Bundesstraße 1 Explained

Country:DEU
Type:B
Route:1
Length Km:778
States:North Rhine-Westphalia, Lower Saxony, Saxony-Anhalt, Brandenburg, Berlin

The Bundesstraße 1 (abbr. B1) is a German federal highway running in an east-west direction from the Dutch border near Aachen to the Polish border at Küstrin-Kietz on the Oder River.

History

The road developed from an ancient east-western trade route connecting the shore of the North Sea at Bruges with the area of Novgorod. A trade and military road was already mentioned in Ptolemy's Geography about 150 AD, parts of it formed the medieval Westphalian Hellweg trade route, vital for the transport of salt and crops, and the course of the Via Regia, the Ottonian "royal road" through the Holy Roman Empire from Aachen to Magdeburg.

From the late 18th century onwards, parts of the route were rebuilt as a chaussee, mainly in the area between Aachen and Jülich as well as on the nearby territory of the County of Mark, promoted by the Brandenburg-Prussian administration under Heinrich Friedrich Karl vom und zum Stein. Stein also concluded an agreement to extend the road via the territory of Imperial Essen Abbey for the accessibility of the coal deposits in Cleves. The road from the Prussian capital Berlin to the royal castles in Potsdam was rebuilt in 1792 and extended to Brandenburg an der Havel until 1799.

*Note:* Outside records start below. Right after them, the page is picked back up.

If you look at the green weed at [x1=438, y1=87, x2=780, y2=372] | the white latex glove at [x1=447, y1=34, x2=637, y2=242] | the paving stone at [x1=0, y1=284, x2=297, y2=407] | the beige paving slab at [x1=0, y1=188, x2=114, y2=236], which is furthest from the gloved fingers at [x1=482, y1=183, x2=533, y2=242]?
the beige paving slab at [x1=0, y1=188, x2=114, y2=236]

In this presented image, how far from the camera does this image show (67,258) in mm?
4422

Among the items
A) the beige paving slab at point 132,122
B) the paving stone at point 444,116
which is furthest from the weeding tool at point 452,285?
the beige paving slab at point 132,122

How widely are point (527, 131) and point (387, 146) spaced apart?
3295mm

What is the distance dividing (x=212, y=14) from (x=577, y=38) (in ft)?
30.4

After Napoleonic Wars and the Empire's dissolution in 1806, the Prussian monarchs systematically expanded the road network, completing the chaussee between Berlin and Magdeburg in 1824, and between Berlin and Königsberg in 1828, reaching the East Prussian terminus at Gumbinnen (present-day Gusev, Russia) in 1835. In 1932 the major highways of the German Reich were numbered and two years later the Fernverkehrsstraße 1 was incorporated into the Reichsstraßen system. After 1945 the former Reichstraße 1 was split into Bundesstraße 1 in West Germany and Fernverkehrsstraße 1 in East Germany until 1990. The part east of the Oder became part of different polish Droga krajowa.

Route description

The road's western terminus is in Aachen, where it connects with the N278 in the Netherlands.

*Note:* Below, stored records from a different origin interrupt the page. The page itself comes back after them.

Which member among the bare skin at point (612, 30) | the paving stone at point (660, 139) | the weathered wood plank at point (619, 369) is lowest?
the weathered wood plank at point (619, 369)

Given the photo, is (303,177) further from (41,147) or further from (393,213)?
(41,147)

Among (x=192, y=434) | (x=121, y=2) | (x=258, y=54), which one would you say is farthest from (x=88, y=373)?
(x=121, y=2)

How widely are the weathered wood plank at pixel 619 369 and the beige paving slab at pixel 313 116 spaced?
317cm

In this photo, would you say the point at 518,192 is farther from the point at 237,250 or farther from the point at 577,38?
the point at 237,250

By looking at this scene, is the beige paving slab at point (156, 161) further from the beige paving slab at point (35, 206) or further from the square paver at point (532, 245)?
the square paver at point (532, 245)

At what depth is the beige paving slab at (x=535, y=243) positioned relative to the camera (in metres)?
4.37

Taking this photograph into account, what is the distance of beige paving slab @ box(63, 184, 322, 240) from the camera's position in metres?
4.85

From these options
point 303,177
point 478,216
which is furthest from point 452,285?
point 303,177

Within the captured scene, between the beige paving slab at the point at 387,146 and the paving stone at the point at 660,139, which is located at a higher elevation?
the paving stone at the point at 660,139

The road heads eastward through the Ruhr Area in the state of North Rhine Westphalia. Here it is identical with A 40.Leaving the Ruhr Area east of Dortmund, the B1 travels the more scenic route that shadows the A 2. Here it follows the old trading route Hellweg, crossing cities like Unna, Werl, Soest, Paderborn, Hamelin, Hildesheim and Brunswick. It then continues to Magdeburg, Potsdam and Berlin.

The road reaches Berlin's city limits at Glienicke Bridge and heads towards the inner city via Potsdamer Platz, Leipziger Platz and Leipziger Straße to Alexanderplatz. It leaves Berlin to the eastern side via Karl-Marx-Allee, Frankfurter Tor and Frankfurter Allee, joined by the Bundesstraße 5 for around 20 km up to Müncheberg, before reaching the Polish border.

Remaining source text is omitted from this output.